Stochastic Semi-Gradient Descent for Learning Mean Field Games with Population-Aware Function Approximation
Chenyu Zhang, Xu Chen, Xuan Di
TL;DR
The paper tackles learning mean field games in online settings by unifying policy and population into a single parameter and proposing SemiSGD to update them asynchronously, avoiding unstable forward-backward fixed-point iterations. It extends this framework to population-aware linear function approximation (PA-LFA), enabling online, model-free learning in continuous state-action spaces while preserving computational efficiency.

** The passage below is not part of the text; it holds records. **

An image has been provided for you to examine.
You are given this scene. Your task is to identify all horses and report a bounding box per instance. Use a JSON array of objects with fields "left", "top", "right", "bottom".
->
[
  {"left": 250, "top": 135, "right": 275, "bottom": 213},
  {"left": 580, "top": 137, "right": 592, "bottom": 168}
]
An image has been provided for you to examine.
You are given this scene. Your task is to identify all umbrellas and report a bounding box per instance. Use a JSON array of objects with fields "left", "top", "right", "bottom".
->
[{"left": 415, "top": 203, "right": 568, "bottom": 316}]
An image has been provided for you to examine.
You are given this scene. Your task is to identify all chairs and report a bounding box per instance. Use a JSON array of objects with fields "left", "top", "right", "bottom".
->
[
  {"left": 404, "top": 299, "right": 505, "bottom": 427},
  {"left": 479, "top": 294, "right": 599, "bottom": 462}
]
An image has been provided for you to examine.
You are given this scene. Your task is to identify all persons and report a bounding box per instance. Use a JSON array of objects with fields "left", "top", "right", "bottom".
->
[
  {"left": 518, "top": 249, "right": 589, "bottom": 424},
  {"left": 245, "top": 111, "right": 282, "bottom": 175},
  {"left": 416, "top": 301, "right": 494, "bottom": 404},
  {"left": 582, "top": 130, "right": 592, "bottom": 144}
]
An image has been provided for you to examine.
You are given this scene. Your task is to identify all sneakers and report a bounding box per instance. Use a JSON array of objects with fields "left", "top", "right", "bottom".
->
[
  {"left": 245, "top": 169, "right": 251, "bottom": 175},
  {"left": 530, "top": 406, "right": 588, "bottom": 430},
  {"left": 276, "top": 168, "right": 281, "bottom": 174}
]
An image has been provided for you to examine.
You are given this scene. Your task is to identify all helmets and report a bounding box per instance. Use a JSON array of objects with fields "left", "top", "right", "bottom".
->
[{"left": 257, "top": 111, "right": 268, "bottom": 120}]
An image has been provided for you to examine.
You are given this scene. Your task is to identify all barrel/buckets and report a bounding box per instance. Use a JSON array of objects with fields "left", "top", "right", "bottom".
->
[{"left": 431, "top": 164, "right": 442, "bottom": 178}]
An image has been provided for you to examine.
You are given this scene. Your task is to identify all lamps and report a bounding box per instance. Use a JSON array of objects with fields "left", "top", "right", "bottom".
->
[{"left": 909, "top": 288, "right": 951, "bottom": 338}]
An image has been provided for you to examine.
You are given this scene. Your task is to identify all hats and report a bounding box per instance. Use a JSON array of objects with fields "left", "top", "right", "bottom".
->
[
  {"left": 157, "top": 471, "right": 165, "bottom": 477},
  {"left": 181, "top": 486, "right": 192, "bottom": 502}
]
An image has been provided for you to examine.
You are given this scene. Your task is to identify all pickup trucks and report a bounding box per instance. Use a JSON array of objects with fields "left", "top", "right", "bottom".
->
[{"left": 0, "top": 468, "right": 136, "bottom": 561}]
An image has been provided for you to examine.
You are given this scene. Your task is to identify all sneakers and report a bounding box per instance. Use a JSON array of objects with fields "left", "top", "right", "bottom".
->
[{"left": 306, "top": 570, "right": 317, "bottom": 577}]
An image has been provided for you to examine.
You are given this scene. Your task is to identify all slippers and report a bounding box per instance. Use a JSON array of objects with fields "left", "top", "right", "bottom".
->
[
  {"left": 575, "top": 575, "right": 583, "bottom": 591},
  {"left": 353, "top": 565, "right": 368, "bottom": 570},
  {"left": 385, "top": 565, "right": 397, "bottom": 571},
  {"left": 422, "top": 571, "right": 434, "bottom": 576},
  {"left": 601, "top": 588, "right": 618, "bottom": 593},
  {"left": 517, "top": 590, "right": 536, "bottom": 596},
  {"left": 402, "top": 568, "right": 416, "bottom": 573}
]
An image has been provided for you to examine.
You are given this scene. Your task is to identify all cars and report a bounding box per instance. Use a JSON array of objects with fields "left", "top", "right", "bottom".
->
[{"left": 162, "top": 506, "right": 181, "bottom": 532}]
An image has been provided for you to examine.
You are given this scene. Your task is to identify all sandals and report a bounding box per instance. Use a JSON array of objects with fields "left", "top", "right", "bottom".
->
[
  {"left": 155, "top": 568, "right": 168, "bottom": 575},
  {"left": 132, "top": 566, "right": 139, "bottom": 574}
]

Theoretical contributions include finite-time convergence results for linear MFGs under contractivity and practical neighborhood convergence without contractivity, along with explicit error bounds for non-linear MFGs when using PA-LFA. Empirically, SemiSGD with PA-LFA outperforms FPI-based methods across several MFGs and demonstrates superior stability, efficiency, and accuracy, highlighting its practical impact for large-scale, online learning in multi-agent systems.
Abstract
Mean field games (MFGs) model interactions in large-population multi-agent systems through population distributions. Traditional learning methods for MFGs are based on fixed-point iteration (FPI), where policy updates and induced population distributions are computed separately and sequentially. However, FPI-type methods may suffer from inefficiency and instability due to potential oscillations caused by this forward-backward procedure. In this work, we propose a novel perspective that treats the policy and population as a unified parameter controlling the game dynamics. By applying stochastic parameter approximation to this unified parameter, we develop SemiSGD, a simple stochastic gradient descent (SGD)-type method, where an agent updates its policy and population estimates simultaneously and fully asynchronously. Building on this perspective, we further apply linear function approximation (LFA) to the unified parameter, resulting in the first population-aware LFA (PA-LFA) for learning MFGs on continuous state-action spaces. A comprehensive finite-time convergence analysis is provided for SemiSGD with PA-LFA, including its convergence to the equilibrium for linear MFGs -- a class of MFGs with a linear structure concerning the population -- under the standard contractivity condition, and to a neighborhood of the equilibrium under a more practical condition. We also characterize the approximation error for non-linear MFGs. We validate our theoretical findings with six experiments on three MFGs.